It's National Lung Cancer Awareness Month and a woman who smoked for nearly 50 years is celebrating one-year cancer free.

She said her life is better than ever now and she talked to 9NEWS about what helped her get through some of the difficult times.

"I wanted to use something like this," said Darlene Livingston. "I wanted to use some letters."

A card is often a gift, but for Livingston, it's a passion.

"It relaxes me," she said. "I make all of my own cards."

It has helped her get through some of the difficult times in her life like recently surviving cancer.

"I was kind of devastated because I thought this could never happen to me - like most smokers say," said Livingston.

She said she smoked almost her entire life. As a nurse, she spent years caring for others and felt she should have been more aware.

"I've seen all the horrible things of lung cancer and I still continued to smoke," she said.

It's something she dealt with 18 years ago when her husband died.

• • • •

• _What you need to do_
1: List every sentence that the lung cancer survivor story quotes Darlene Livingston as saying.
2: Carry on writing the lung cancer survivor story, picking up after its final sentence.

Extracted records
• • • •

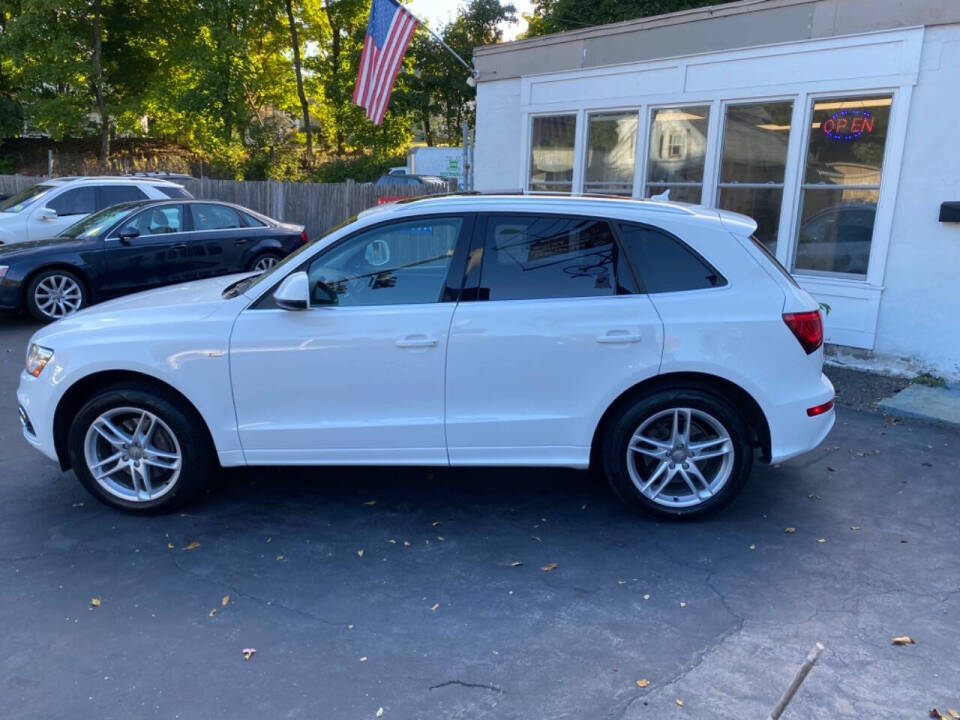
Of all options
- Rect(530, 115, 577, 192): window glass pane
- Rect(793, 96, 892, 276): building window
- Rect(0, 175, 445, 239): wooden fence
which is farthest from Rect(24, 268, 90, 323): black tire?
Rect(793, 96, 892, 276): building window

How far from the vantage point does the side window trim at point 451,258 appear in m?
4.21

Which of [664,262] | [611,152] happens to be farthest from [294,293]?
[611,152]

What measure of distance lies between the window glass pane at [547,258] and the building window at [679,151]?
559 centimetres

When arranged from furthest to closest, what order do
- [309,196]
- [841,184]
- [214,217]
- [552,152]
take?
[309,196] → [214,217] → [552,152] → [841,184]

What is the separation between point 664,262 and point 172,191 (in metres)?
11.3

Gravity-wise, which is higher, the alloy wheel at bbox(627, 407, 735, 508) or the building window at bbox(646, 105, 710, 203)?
the building window at bbox(646, 105, 710, 203)

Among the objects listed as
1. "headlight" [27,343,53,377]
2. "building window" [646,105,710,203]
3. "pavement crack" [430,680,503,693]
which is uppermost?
"building window" [646,105,710,203]

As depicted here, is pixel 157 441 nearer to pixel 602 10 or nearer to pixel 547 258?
pixel 547 258

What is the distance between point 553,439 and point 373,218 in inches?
62.9

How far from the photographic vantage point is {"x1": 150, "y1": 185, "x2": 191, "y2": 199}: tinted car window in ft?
42.7

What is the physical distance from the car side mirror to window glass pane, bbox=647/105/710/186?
6.60 m

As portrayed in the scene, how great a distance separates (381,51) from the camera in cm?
1255

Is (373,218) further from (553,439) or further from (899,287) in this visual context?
(899,287)

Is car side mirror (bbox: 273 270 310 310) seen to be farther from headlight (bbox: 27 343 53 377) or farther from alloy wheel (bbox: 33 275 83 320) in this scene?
alloy wheel (bbox: 33 275 83 320)
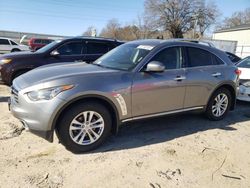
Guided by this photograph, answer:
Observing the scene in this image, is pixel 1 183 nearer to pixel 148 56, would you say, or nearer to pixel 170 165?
pixel 170 165

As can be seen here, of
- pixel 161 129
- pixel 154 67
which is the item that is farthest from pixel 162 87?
pixel 161 129

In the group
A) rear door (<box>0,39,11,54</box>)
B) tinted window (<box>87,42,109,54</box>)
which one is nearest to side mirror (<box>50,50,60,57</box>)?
tinted window (<box>87,42,109,54</box>)

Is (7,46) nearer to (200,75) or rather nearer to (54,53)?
(54,53)

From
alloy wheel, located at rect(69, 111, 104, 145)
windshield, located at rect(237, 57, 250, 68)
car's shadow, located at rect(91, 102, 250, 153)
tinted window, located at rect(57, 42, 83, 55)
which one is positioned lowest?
car's shadow, located at rect(91, 102, 250, 153)

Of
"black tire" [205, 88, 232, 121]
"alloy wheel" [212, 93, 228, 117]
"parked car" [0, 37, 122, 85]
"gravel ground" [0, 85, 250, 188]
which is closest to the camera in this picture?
"gravel ground" [0, 85, 250, 188]

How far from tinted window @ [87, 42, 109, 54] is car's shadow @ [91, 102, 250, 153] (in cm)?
348

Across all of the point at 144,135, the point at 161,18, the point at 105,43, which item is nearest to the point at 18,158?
the point at 144,135

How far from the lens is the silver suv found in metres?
3.60

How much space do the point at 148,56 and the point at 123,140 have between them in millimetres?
1485

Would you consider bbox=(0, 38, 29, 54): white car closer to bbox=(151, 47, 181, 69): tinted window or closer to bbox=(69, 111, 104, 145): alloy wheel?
bbox=(151, 47, 181, 69): tinted window

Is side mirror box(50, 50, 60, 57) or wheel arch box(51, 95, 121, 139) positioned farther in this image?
side mirror box(50, 50, 60, 57)

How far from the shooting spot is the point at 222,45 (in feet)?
99.1

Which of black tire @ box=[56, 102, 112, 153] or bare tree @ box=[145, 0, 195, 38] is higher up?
bare tree @ box=[145, 0, 195, 38]

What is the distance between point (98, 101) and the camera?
391 centimetres
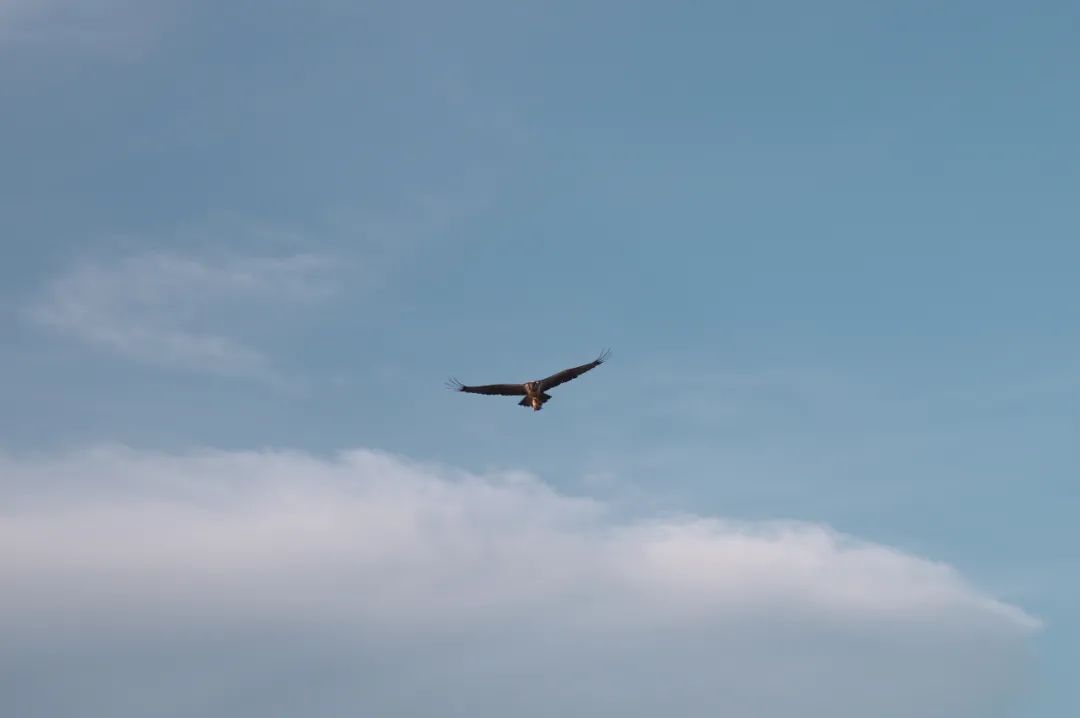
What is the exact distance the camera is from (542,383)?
96.7 metres

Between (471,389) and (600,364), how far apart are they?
38.1ft

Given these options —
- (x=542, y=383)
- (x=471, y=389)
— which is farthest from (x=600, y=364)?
(x=471, y=389)

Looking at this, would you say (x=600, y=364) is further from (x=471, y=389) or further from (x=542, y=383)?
(x=471, y=389)

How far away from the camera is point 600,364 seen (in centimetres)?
9438

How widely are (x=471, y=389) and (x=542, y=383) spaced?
6478 mm

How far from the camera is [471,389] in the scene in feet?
327

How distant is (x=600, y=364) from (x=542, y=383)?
521 cm
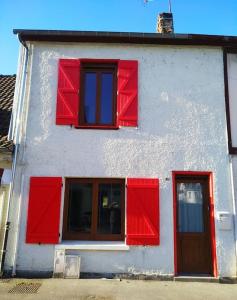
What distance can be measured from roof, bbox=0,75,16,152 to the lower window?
5.67 ft

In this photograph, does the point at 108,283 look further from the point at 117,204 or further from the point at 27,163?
the point at 27,163

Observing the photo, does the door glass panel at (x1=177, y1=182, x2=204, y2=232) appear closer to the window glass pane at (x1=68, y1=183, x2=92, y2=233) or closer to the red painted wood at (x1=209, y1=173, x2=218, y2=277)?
the red painted wood at (x1=209, y1=173, x2=218, y2=277)

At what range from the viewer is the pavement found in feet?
19.2

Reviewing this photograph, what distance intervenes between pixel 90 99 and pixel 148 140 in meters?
1.82

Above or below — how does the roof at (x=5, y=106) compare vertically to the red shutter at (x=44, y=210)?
above

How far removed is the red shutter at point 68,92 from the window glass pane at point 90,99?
0.29 metres

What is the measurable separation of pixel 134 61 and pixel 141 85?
66 cm

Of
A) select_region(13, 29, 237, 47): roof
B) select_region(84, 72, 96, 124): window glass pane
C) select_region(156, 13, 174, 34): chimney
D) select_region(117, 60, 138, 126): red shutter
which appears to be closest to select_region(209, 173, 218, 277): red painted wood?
select_region(117, 60, 138, 126): red shutter

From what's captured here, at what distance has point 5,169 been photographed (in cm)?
755

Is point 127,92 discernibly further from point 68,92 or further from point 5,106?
point 5,106

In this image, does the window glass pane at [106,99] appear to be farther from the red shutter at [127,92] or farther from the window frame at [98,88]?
the red shutter at [127,92]

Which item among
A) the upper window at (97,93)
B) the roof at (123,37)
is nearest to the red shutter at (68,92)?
the upper window at (97,93)

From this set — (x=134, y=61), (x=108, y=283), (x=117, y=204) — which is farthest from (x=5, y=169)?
(x=134, y=61)

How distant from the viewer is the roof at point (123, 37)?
8.02 metres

• • • •

• _Answers by task_
1:
1. I wanted to use something like this.
2. I wanted to use some letters.
3. It relaxes me.
4. I make all of my own cards.
5. I was kind of devastated because I thought this could never happen to me - like most smokers say.
6. I've seen all the horrible things of lung cancer and I still continued to smoke.

2:
"Cancer took my husband so fast I thought, 'if I don't have anything done how long do I have and if I have something done how long do I have?'" she said.

Luckily, doctors at Swedish Medical Center caught the cancer early with a lung cancer screening.

"The cancer was only in my lung nowhere else in my entire body," Livingston said.

She underwent surgery and chemotherapy and a year later is cancer free.

"It's good, very good," Livingston said.

She said it lets her get back to doing the things she loves - like cardmaking.

People who are active smokers can sometimes qualify to get the lung cancer screening for free - you just need to check with your doctor. Experts say if detected early, cancer can be treated and sometimes cured.